**Quoted text:**

┄┄┄┄┄┄┄┄┄┄┄┄┄┄┄┄┄┄┄┄

5G Is Already Changing The Order Of Time

‘We are time. We are this space, this clearing opened by the traces of memory inside the connections between our neurons. We are memory. We are nostalgia. We are longing for a future that will not come.’
These words of Italian physicist-turned-best-selling-author Carlo Rovelli come from his book The Order Of Time, a book on physics that completely turns on its head the notion of time.
According to Rovelli, we should be looking down at the sky, not up at it. We are on a globe spinning and because of gravity, different laws apply to this planet than the rest of the universe. If we live high up a mountain, time moves slowly, if we live near the equator, times goes faster. Even the speed at which we move means time moves itself at a different speed.
Such soaring and beautiful revelations are often promised for our future in the technology world, but rarely deliver. However, as 5G technology makes its slow, but inexorable, movement into everyday life, its impact on time itself and how we use the internet in conjunction with it may be as seismic and revolutionary as anything before it.

┄┄┄┄┄┄┄┄┄┄┄┄┄┄┄┄┄┄┄┄

**Given material:**
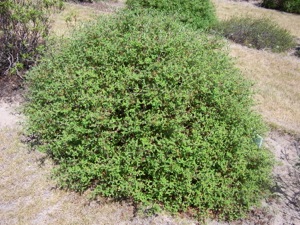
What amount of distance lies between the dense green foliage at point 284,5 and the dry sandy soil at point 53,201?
11157mm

┄┄┄┄┄┄┄┄┄┄┄┄┄┄┄┄┄┄┄┄

Answer these from the article on 5G and time:
1. Which book are Carlo Rovelli's quoted words taken from?
2. Does time go faster for people living high up a mountain or for people living near the equator?
3. Which technology may have an impact on time described as "seismic and revolutionary"?

**Written answer:**
1. The Order Of Time
2. Near the equator
3. 5G technology